DCIT vs. Rajasthan Global Securities Ltd (ITAT Delhi)

by editor
It is an undisputed fact that the assessee took delivery of such shares after making full payment and it was not a case of settling the transaction of purchase and sale of such shares during the settlement period itself. This is another reason to indicate that the intention of the assessee to hold them as Investment

PFA

Factors to be considered for classifying gains from sale of listed shares into "short-term capital gains" versus "business profits" explained
The decision to hold shares as `Investment' or `Stock-in-trade' depends on a host of factors. There can be no single criteria to decide the nature of shares purchased. In fact, it is the cumulative effect of all the relevant factors, which is taken into consideration for reaching a conclusion as regards the nature of shares and the resultant income arising from their transfer. There may be some factors indicating the purchase of shares as investment, while others may point towards stock-in-trade. It is the holistic consideration of all such factors which is kept in view while deciding as to whether the shares purchased by the assessee constituted stock-in-trade or investment. On facts, the factors in favour of holding the purchase of shares as investment are:
(i) The argument of the DR that the assessee entered into such shares at a time when they were at the lowest price and hence there could be no possibility of making Investment, cannot be considered as decisive for holding such shares as stock-in-trade. A person may think of making investment in the shares of a company at a price which is quite low and, then, maintain position in it for a period by allowing it to prosper. There is no rule of purchasing shares as investment only when the price of shares of a company is at the peak.
(ii) The assessee firstly purchased all the shares of Satyam Computers over a period of time and, thereafter, started their disposal. There is no frequent in and out of these shares.
(iii) It is manifest that the assessee had the initial intention to hold these shares as `Investment' which is discernible from the fact that these were entered into the `Investment register' maintained u/s 372A(5) of the Companies Act, 1956 at the time of their purchase.

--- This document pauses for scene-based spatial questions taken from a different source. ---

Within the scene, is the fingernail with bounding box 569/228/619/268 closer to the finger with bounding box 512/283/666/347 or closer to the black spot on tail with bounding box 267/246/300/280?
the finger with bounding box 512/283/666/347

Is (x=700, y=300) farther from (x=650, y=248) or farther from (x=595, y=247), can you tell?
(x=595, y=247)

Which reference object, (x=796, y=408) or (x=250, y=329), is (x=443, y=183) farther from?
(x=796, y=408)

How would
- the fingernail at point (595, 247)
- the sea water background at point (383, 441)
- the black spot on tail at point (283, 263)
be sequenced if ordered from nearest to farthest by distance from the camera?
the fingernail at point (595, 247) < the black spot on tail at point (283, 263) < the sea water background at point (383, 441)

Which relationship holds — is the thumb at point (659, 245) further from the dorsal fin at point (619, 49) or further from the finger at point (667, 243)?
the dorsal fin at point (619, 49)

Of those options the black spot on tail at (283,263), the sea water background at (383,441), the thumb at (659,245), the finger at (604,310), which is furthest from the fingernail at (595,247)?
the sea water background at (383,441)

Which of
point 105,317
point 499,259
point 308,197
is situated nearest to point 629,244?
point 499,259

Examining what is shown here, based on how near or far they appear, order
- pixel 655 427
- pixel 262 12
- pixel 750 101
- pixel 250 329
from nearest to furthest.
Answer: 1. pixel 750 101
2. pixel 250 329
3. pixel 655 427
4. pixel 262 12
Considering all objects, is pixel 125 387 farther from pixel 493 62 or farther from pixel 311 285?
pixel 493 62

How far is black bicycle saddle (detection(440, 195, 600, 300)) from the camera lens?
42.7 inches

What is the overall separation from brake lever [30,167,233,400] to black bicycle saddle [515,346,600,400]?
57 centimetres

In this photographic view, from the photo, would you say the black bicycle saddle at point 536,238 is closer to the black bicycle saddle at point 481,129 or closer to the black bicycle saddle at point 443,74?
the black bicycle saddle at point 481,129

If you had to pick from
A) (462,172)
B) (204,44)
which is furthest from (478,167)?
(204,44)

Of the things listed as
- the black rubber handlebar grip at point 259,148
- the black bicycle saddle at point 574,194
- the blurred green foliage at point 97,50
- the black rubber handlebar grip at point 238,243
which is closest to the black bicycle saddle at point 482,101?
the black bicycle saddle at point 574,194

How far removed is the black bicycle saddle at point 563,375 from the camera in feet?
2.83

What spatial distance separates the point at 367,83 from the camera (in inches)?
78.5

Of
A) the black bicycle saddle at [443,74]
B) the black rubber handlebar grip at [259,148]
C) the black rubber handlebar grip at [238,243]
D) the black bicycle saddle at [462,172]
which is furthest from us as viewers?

This is another reason to show the assessee's intention of holding shares in Satyam Computers as investment ab initio.
(iv) Another factor which is of paramount importance is the assessee's contention that these shares were purchased out of the assessee's own funds without making any borrowing.
(v) It is an undisputed fact that the assessee took delivery of such shares after making full payment and it was not a case of settling the transaction of purchase and sale of such shares during the settlement period itself. This is another reason to indicate that the intention of the assessee to hold them as Investment.
(vi) Another factor which needs to be mentioned is that the assessee was consistently holding some other shares as investment over a period of time and was regularly earning income from their sale by declaring profit as 'Short-term capital gain' or 'Long-term capital gain' depending upon the period of their holding. There is no doubt that shares of Satyam Computers were not purchased or treated as Investment in any of the earlier years, but at least this factor shows that the assessee was also engaged in the purchase of shares as Investment and showing profit from their sale under the head `Capital gains'.
(vii) The assessee has placed on record a copy of the assessment orders for immediately preceding assessment year in which there was 'Short-term capital gain' of Rs.17.21 crore which has been accepted by the AO. Similarly, there is an order passed u/s 143(3) for assessment year 2006-07 accepting that the assessee was engaged in the business as well as in investment of shares. It is manifest that there is no alteration in the character of income shown by the assessee. The principle of consistency in terms of the assessee holding shares as stock-in-trade as well as investment, cannot be lost sight of.

Related Judgements

  1. DCIT vs. Baljit Securities Private Limited (ITAT Kolkata) 
    (i) Both trading of shares and derivative transactions are not coming under the purview of Section 43(5) of the Act which provides definition of "speculative transaction" exclusively for purposes of section 28 to 41 of the Act. Again, the fact that both delivery based transaction in shares and derivative…
  2. DCIT vs. India Advantage Securities Ltd (ITAT Mumbai) 
    Though in American Express Bank, the Tribunal followed Daga Capital Management 117 ITD 169 & distinguished Leena Ramachandran 339 ITR 296 (Ker) & held that s. 14A applies also to a trader in shares, the Karnataka High Court has held in CCL Ltd 250 CTR 291 that disallowance of…
  3. Nehal V. Shah vs. ACIT (ITAT Mumbai) 
    The AO had not correctly calculated the number of transactions because sometimes a single transaction is split by the computers trading of the stock exchanges into many smaller transactions but that does not mean that assessee has carried so many transactions. If someone places an order for purchase of…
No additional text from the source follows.